Our project grew out of our frustration at teaching introductory college courses and observing the poor quality of high school computer science preparation many students had. Indeed, we found that students who had taken high school computer science were often worse off than those who hadn't. Instead of merely complain about this phenomenon, we set out to work with high schools to address it. Over a decade later, ours is one of the most successful high school outreach programs, with adoption at numerous schools and universities across several continents, and over 95% approval ratings for our workshops.
Over the years, we have expanded our vision. We are on a mission to turn Computing and Programming into an indispensable part of the liberal arts curriculum. Computing and Programming teach skills just as fundamental as, and closely related to, essay writing in English and problem solving in mathematics. Below we outline some of the highlights of our approach. To learn more, please look at our materials and consider attending one of our free summer workshops.
Addressing the “Blank Page” Syndrome
One of most pressing problems that the beginning student of programming (or of any other creative art) encounters is what we call the Blank Page Syndrome: the student, given a problem statement, confronts a blank page...and doesn't know how to begin. Some students attempt to piece together a program by trial-and-error, often unable to offer a rationale beyond “Well, it seems to work...” for what their program really does or why it does that. Equally often, they stare helplessly at the blank sheet and conclude they must not be qualified for this discipline.
We have therefore devised a multi-step design recipe. The recipe begins by asking the student to examine the problem statement and extract information about available data. It then leads them through a sequence of steps, some mechanical and others creative, to obtain an understanding of the program's behavior in stages, starting with its black-box behavior and progressing into its internal structure.

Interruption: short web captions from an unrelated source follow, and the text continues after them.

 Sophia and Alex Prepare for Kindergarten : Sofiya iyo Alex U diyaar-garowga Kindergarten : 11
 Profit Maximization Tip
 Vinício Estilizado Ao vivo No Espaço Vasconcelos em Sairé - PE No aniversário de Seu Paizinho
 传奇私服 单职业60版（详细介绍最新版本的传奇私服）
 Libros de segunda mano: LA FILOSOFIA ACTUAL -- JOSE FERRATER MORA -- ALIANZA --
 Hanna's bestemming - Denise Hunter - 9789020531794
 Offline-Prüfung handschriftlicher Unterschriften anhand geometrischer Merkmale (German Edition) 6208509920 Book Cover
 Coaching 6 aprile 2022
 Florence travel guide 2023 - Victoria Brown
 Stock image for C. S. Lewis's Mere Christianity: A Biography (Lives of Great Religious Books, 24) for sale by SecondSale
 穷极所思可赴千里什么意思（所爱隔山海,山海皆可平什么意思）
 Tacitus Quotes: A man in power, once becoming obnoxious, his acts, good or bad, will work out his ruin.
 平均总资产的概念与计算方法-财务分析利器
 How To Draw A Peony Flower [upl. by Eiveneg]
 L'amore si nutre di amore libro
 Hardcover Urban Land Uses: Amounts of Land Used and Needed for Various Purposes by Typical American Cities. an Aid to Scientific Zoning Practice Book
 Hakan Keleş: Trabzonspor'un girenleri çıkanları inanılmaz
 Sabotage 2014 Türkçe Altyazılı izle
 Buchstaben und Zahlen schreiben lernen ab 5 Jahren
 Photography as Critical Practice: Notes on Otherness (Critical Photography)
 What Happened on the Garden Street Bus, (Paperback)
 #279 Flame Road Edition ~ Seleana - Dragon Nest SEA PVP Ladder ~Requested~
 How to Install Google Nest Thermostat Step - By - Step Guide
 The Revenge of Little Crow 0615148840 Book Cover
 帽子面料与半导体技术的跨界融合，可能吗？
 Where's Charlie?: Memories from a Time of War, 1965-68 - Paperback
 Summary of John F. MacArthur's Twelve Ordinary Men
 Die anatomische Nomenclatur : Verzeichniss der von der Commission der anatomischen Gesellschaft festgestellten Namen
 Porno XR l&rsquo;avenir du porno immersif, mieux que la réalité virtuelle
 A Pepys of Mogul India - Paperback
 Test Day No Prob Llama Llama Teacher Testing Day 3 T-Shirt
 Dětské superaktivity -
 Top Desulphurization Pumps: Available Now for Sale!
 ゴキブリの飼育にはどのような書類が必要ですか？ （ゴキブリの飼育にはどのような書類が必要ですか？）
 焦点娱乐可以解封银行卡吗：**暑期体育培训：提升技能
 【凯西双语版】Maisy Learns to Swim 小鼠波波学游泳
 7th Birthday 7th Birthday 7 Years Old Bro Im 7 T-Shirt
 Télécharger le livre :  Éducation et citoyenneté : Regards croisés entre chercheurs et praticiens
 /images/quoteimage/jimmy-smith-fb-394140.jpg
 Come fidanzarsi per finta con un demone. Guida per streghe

Responding to “My Program Doesn't Work!”
This design recipe is useful not only to write programs but also to diagnose them.
Some teachers have great difficulty helping students whose programs “don't work”; others fire up a debugger. We have observed over the years that often, when a student has an incorrect program, the error is not in the program but in the student's understanding—something the debugger cannot detect or fix. But when the only artifact the student produces is the program, it is difficult to examine where their misunderstanding lies. The debugger is, therefore, a symptom, not a solution.
Our multi-step recipe offers a diagnostic to determine where the student first went wrong. We often find that, once that stage has been corrected, the student has no difficulty working through the remaining steps to arrive at a correct solution. The recipe also offers a valuable grading rubric because there are more useful artifacts to evaluate. Finally, the sequence of steps make it easy to distinguish the student who understood the problem but made a small error from the one who did not understand the problem but happened to get lucky. The program alone does not reveal this.
Making Graphics and Animation Educational
Teachers are often caught in a bind between bland-but-educational material and flashy content of questionable value. We have spent several years developing programming language and programming environment support for an algebra of images. This enables students to write programs rich in graphics and even animation using just what they know from basic algebra—and to reinforce their knowledge of algebra in the process. Teachers who cover both math and computer science courses find this combination highly synergistic.
Testing is a valuable—even essential—skill for all programmers. Indeed, it is even a profession in its own right. Yet most computer science courses and curricula pay only perfunctory attention to testing, and are often very sloppy in its application: for instance, a student who writes tests after writing the program misses the point of testing (do you see why?). In contrast, testing is an integral part of our design recipe, and we have been preaching “test-first development” long before it was popularized by industrial practices such as Extreme Programming (though we're certainly glad to be validated by them!).
Every programming textbook introduces a programming language in stages. Likewise, standarized curricula (such as that of the AP Exam) often introduce language subsets. Yet programming environments fail to reflect this gradual process, instead plunging students into complex and confusing languages where programs that should be considered erroneous instead compute (often with unpredictable answers), and vice versa.
We have not only defined—based on several years of careful observation of student errors in labs—a series of pedagogic language subsets, we have also built programming environment support to enforce them, obeying the principle that at every level, the error messages never depend on knowledge that the student does not yet have. The result is a much more gentle and encouraging learning environment. In turn, as students progress through the levels, explicitly upgrading their level in the environment, they have a real sense of accomplishment that cannot be attained simply by turning pages in a book.
We argue that many attempts to improve computer science education have failed because they define courses while ignoring their transitions. For instance, if an introductory course does not clearly articulate how it interfaces with the rest of a curriculum, it is more likely than not to fail over the long term. We have therefore articulated transitions from the beginning to subsequent courses—most notably in the form of a year-long sequence that transitions from Scheme to Java.
Providing a Program of Study
Though we began with the goal of tackling the high school-college interface, we have long since grown our program in both directions. We now have under development or already published materials suitable for upper-level undergraduate and even introductory graduate students in particular areas of computer science. At the other end, we have made our material more accessible to younger high school students, and even have collaborators successfully using it with middle schoolers.